| Entries supplied |

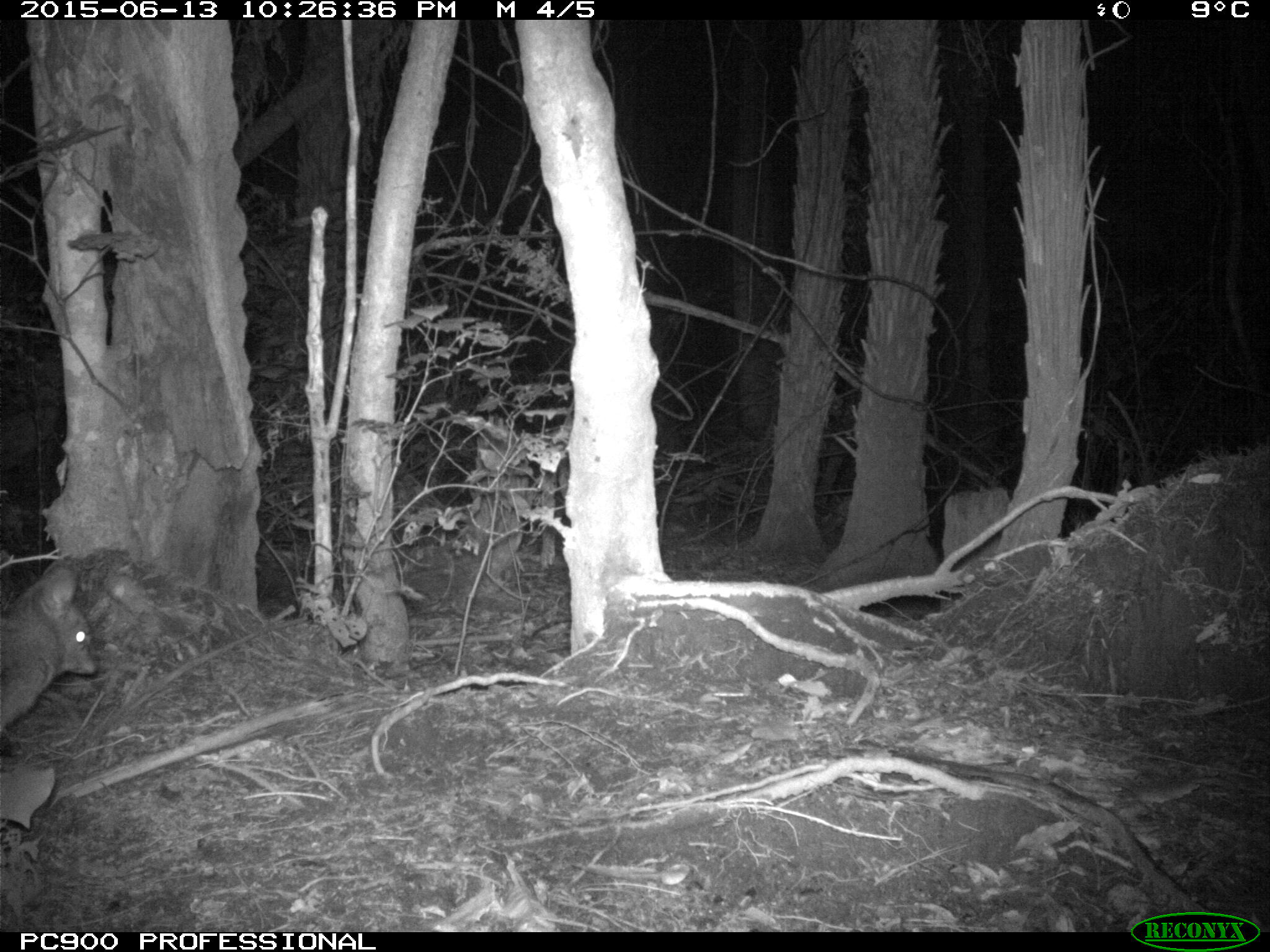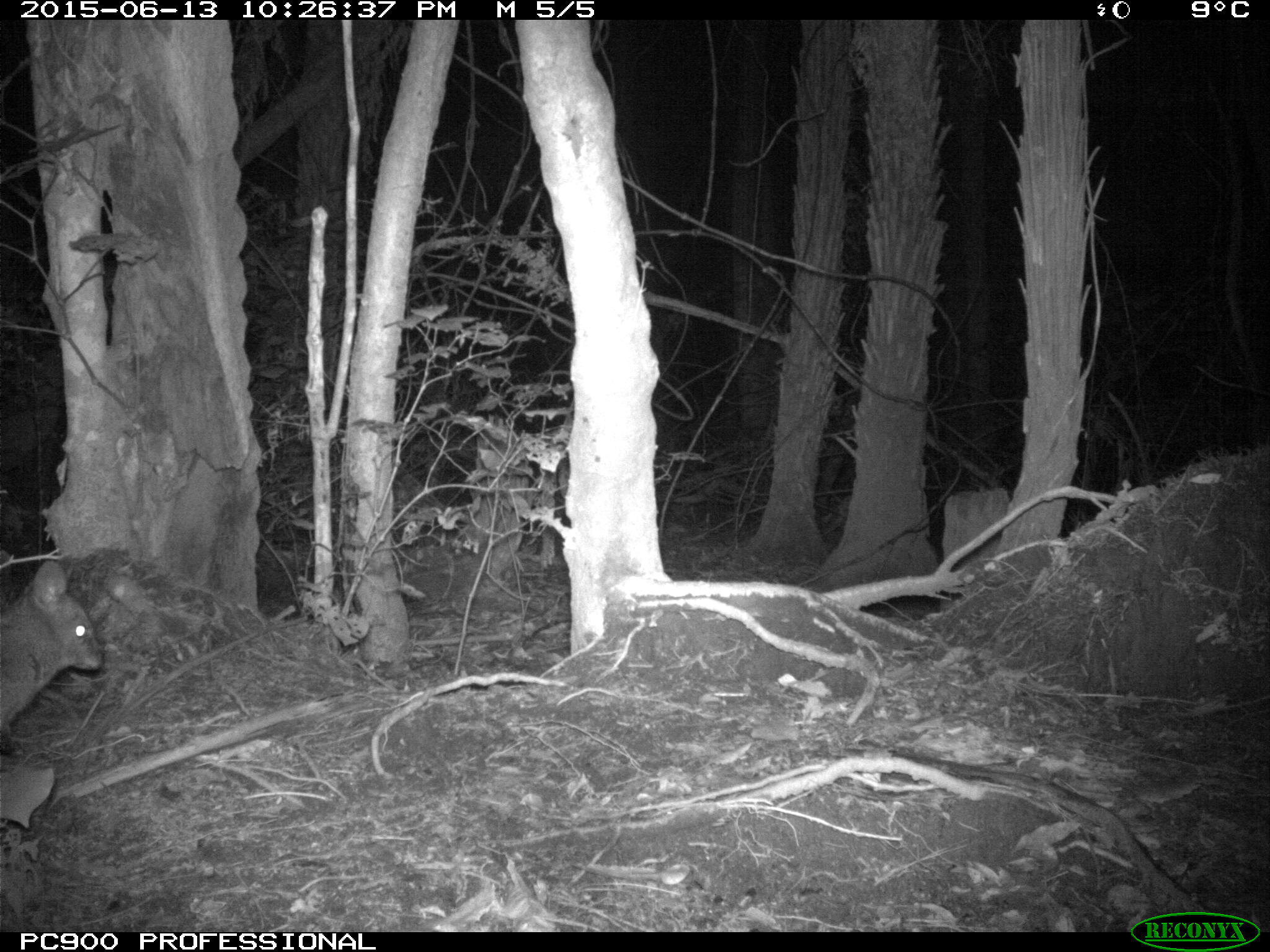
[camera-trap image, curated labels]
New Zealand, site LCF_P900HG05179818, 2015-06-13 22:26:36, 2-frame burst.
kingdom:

--

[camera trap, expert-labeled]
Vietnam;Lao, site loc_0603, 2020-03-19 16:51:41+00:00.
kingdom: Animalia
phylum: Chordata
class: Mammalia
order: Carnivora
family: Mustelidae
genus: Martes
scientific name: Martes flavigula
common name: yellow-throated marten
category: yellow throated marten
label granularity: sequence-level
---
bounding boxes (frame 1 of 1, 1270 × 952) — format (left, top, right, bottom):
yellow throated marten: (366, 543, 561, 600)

---

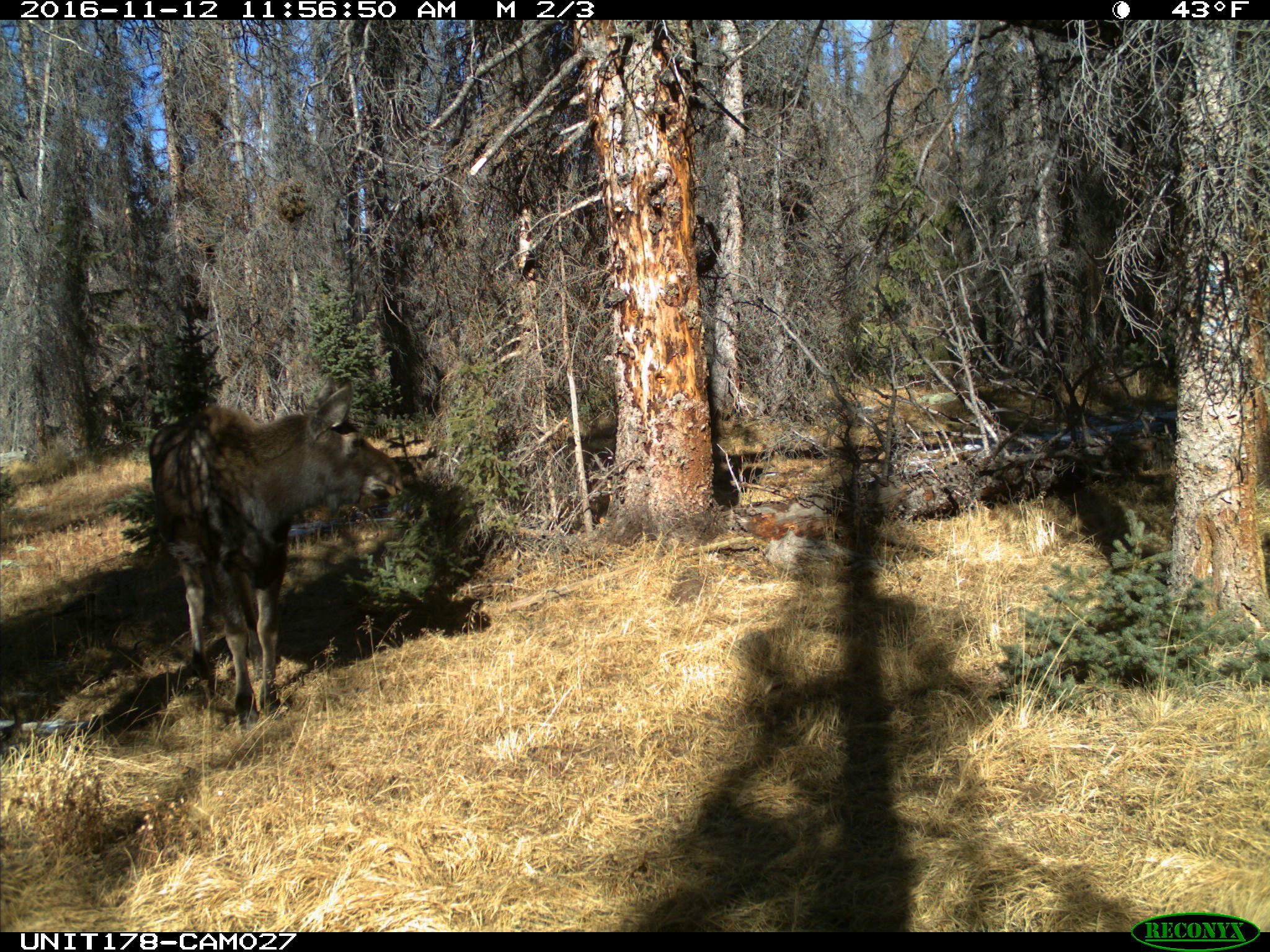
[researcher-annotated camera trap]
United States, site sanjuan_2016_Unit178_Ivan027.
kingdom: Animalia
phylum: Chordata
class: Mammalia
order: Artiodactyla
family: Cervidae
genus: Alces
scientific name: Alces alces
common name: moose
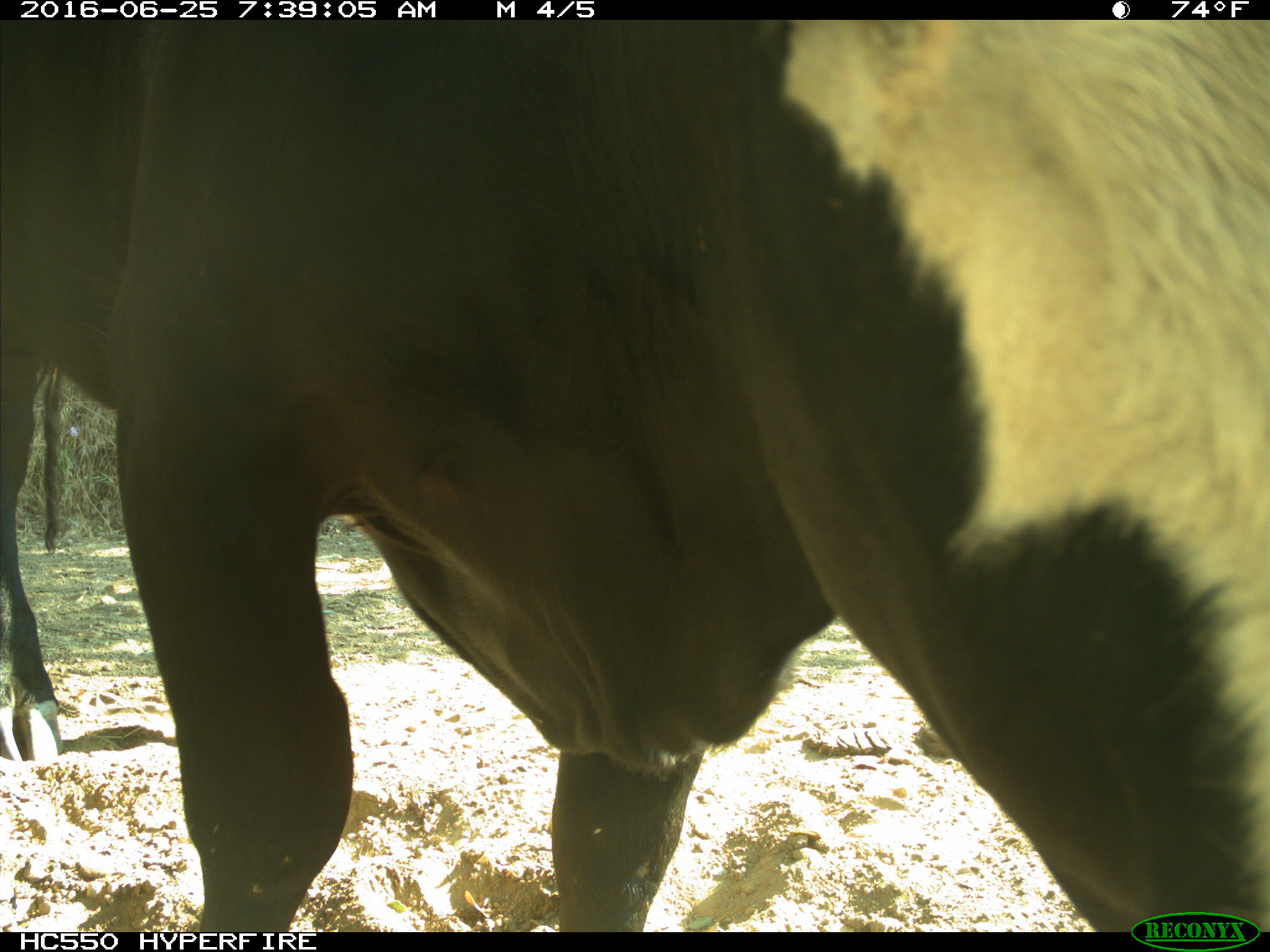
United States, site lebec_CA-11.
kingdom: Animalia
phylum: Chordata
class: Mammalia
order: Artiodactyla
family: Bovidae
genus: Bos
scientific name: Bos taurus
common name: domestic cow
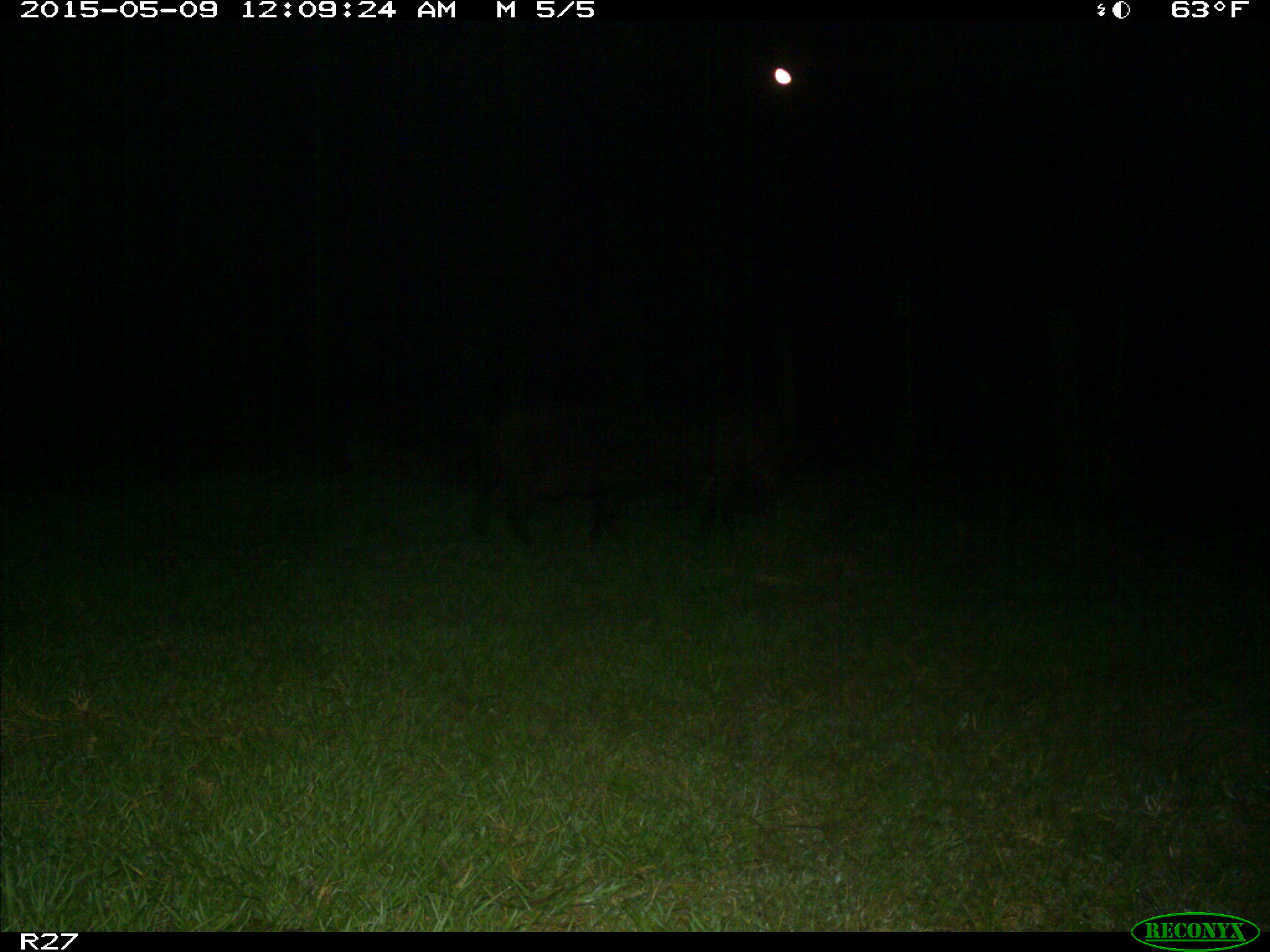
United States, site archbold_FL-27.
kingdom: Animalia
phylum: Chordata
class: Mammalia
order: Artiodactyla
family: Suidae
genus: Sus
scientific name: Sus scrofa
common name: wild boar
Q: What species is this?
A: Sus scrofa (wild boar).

| Task |
Would you please repeat only the lines above, beginning at the one that has "family: Cervidae" and stopping after the one that has "A: Sus scrofa (wild boar).", exactly and with no pictures?

| Completed exercise |
family: Cervidae
genus: Alces
scientific name: Alces alces
common name: moose
United States, site lebec_CA-11.
kingdom: Animalia
phylum: Chordata
class: Mammalia
order: Artiodactyla
family: Bovidae
genus: Bos
scientific name: Bos taurus
common name: domestic cow
United States, site archbold_FL-27.
kingdom: Animalia
phylum: Chordata
class: Mammalia
order: Artiodactyla
family: Suidae
genus: Sus
scientific name: Sus scrofa
common name: wild boar
Q: What species is this?
A: Sus scrofa (wild boar).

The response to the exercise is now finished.